## Work instructions
Switch every "camera" in the data below to "viewer", and leave all other text unchanged.

Scene-based reasoning data:

━━━━━━━━

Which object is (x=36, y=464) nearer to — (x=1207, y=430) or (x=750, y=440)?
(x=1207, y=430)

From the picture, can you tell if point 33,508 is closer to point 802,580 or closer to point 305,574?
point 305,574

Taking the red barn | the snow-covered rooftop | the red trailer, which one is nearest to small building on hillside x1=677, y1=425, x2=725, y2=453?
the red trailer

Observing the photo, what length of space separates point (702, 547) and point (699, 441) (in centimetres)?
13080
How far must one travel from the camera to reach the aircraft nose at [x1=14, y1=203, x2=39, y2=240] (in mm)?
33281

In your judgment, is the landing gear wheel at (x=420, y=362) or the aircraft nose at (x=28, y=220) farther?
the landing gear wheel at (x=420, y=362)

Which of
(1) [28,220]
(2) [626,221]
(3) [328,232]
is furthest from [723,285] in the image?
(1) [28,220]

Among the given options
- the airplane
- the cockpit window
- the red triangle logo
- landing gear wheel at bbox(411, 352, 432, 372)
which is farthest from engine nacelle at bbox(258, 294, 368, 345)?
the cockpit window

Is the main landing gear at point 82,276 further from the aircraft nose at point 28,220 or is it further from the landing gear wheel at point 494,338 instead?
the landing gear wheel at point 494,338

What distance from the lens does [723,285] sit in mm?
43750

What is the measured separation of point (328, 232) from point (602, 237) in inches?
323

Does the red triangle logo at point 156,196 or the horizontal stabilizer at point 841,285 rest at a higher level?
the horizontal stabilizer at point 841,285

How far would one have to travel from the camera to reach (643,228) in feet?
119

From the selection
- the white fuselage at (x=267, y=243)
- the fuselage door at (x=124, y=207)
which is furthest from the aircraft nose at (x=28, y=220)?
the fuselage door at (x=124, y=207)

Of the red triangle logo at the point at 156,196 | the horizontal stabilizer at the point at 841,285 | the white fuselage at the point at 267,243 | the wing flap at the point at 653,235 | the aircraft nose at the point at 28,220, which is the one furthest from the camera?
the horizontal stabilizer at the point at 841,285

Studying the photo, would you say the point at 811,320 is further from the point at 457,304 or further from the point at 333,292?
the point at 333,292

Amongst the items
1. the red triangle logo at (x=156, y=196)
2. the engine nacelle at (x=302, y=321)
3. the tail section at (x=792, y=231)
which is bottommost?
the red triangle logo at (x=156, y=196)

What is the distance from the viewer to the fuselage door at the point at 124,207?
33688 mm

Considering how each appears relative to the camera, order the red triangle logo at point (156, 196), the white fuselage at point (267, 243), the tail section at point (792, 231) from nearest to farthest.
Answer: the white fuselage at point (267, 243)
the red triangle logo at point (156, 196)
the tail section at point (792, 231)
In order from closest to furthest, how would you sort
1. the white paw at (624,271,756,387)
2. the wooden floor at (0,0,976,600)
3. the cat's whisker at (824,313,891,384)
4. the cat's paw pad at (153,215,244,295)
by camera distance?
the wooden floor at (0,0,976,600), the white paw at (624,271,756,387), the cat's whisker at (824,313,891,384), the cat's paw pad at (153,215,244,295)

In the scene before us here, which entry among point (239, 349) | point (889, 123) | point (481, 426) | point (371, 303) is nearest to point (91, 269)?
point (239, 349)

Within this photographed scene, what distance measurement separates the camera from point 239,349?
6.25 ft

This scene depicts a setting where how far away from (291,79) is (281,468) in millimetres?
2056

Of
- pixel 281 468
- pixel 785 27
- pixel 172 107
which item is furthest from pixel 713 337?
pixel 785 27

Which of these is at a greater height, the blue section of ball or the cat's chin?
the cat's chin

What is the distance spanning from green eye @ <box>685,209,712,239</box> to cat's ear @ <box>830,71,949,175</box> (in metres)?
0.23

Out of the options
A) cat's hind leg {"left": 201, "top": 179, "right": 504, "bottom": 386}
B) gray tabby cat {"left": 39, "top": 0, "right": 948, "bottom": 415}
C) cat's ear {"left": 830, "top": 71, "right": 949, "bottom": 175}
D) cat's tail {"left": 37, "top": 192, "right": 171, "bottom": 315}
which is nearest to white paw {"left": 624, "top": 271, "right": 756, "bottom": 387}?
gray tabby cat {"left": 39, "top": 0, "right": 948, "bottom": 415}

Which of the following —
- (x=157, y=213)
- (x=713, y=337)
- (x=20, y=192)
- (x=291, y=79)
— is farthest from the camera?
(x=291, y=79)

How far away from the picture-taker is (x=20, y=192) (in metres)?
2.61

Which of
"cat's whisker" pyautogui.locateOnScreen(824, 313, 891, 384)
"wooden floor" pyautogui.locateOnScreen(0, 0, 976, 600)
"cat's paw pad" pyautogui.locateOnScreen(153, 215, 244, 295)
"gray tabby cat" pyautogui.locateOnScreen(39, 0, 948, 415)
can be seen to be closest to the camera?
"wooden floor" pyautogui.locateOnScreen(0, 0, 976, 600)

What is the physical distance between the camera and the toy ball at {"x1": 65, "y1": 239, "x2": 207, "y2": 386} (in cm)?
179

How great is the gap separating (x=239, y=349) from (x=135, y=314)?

━━━━━━━━

## Response
Which object is (x=36, y=464) nearer to — (x=1207, y=430) or (x=750, y=440)?
(x=1207, y=430)

From the picture, can you tell if point 33,508 is closer to point 802,580 or closer to point 305,574?
point 305,574

Taking the red barn | the snow-covered rooftop | the red trailer, which one is nearest to small building on hillside x1=677, y1=425, x2=725, y2=453?
the red trailer

Observing the photo, what length of space separates point (702, 547) and point (699, 441) (in centimetres)?
13080
How far must one travel from the viewer to reach the aircraft nose at [x1=14, y1=203, x2=39, y2=240] (in mm)?
33281

In your judgment, is the landing gear wheel at (x=420, y=362) or the aircraft nose at (x=28, y=220) farther?
the landing gear wheel at (x=420, y=362)

Which of
(1) [28,220]
(2) [626,221]
(3) [328,232]
is furthest from [723,285] in the image?
(1) [28,220]

Among the given options
- the airplane
- the cockpit window
- the red triangle logo
- landing gear wheel at bbox(411, 352, 432, 372)
which is farthest from engine nacelle at bbox(258, 294, 368, 345)?
the cockpit window

Is the main landing gear at point 82,276 further from the aircraft nose at point 28,220 or is it further from the landing gear wheel at point 494,338 instead?
the landing gear wheel at point 494,338

What distance from the lens does [723,285] sit in mm?
43750

What is the measured separation of point (328, 232) from point (602, 237) in inches?
323

Does the red triangle logo at point 156,196 or the horizontal stabilizer at point 841,285 rest at a higher level?
the horizontal stabilizer at point 841,285

How far would one have to travel from the viewer to reach (643,228) in feet?
119

From the selection
- the white fuselage at (x=267, y=243)
- the fuselage door at (x=124, y=207)
which is furthest from the aircraft nose at (x=28, y=220)?
the fuselage door at (x=124, y=207)

Of the red triangle logo at the point at 156,196 | the horizontal stabilizer at the point at 841,285 | the white fuselage at the point at 267,243 | the wing flap at the point at 653,235 | the aircraft nose at the point at 28,220, which is the one furthest from the viewer?
the horizontal stabilizer at the point at 841,285

Studying the photo, would you say the point at 811,320 is further from the point at 457,304 or further from the point at 333,292?
the point at 333,292

Amongst the items
1. the red triangle logo at (x=156, y=196)
2. the engine nacelle at (x=302, y=321)
3. the tail section at (x=792, y=231)
which is bottommost?
the red triangle logo at (x=156, y=196)

What is the distance from the viewer to the fuselage door at the point at 124,207?
33688 mm

Considering how each appears relative to the viewer, order the red triangle logo at point (156, 196), the white fuselage at point (267, 243), the tail section at point (792, 231) from nearest to farthest.
Answer: the white fuselage at point (267, 243)
the red triangle logo at point (156, 196)
the tail section at point (792, 231)
In order from closest to furthest, how would you sort
1. the white paw at (624,271,756,387)
2. the wooden floor at (0,0,976,600)
3. the cat's whisker at (824,313,891,384)
4. the cat's paw pad at (153,215,244,295)
by viewer distance?
the wooden floor at (0,0,976,600), the white paw at (624,271,756,387), the cat's whisker at (824,313,891,384), the cat's paw pad at (153,215,244,295)

In the scene before us here, which entry among point (239, 349) | point (889, 123) | point (481, 426) | point (371, 303) is nearest to point (91, 269)?
point (239, 349)

Within this photographed scene, what distance measurement separates the viewer from point 239,349?
6.25 ft

This scene depicts a setting where how far away from (291,79) is (281,468) in millimetres?
2056

Of
- pixel 281 468
- pixel 785 27
- pixel 172 107
which item is furthest from pixel 713 337?
pixel 785 27

Which of these is at a greater height, the blue section of ball or the cat's chin?
the cat's chin

What is the distance spanning from green eye @ <box>685,209,712,239</box> to cat's ear @ <box>830,71,949,175</box> (in metres)?
0.23

Out of the options
A) cat's hind leg {"left": 201, "top": 179, "right": 504, "bottom": 386}
B) gray tabby cat {"left": 39, "top": 0, "right": 948, "bottom": 415}
C) cat's ear {"left": 830, "top": 71, "right": 949, "bottom": 175}
D) cat's tail {"left": 37, "top": 192, "right": 171, "bottom": 315}
which is nearest to white paw {"left": 624, "top": 271, "right": 756, "bottom": 387}?
gray tabby cat {"left": 39, "top": 0, "right": 948, "bottom": 415}

Which of the following —
- (x=157, y=213)
- (x=713, y=337)
- (x=20, y=192)
- (x=291, y=79)
— is farthest from the viewer?
(x=291, y=79)

How far away from the picture-taker is (x=20, y=192) (in metres)?
2.61

Which of
"cat's whisker" pyautogui.locateOnScreen(824, 313, 891, 384)
"wooden floor" pyautogui.locateOnScreen(0, 0, 976, 600)
"cat's paw pad" pyautogui.locateOnScreen(153, 215, 244, 295)
"gray tabby cat" pyautogui.locateOnScreen(39, 0, 948, 415)
can be seen to be closest to the viewer?
"wooden floor" pyautogui.locateOnScreen(0, 0, 976, 600)

What is the physical distance between the viewer and the toy ball at {"x1": 65, "y1": 239, "x2": 207, "y2": 386} (in cm)?
179

How great is the gap separating (x=239, y=349) from (x=135, y=314)?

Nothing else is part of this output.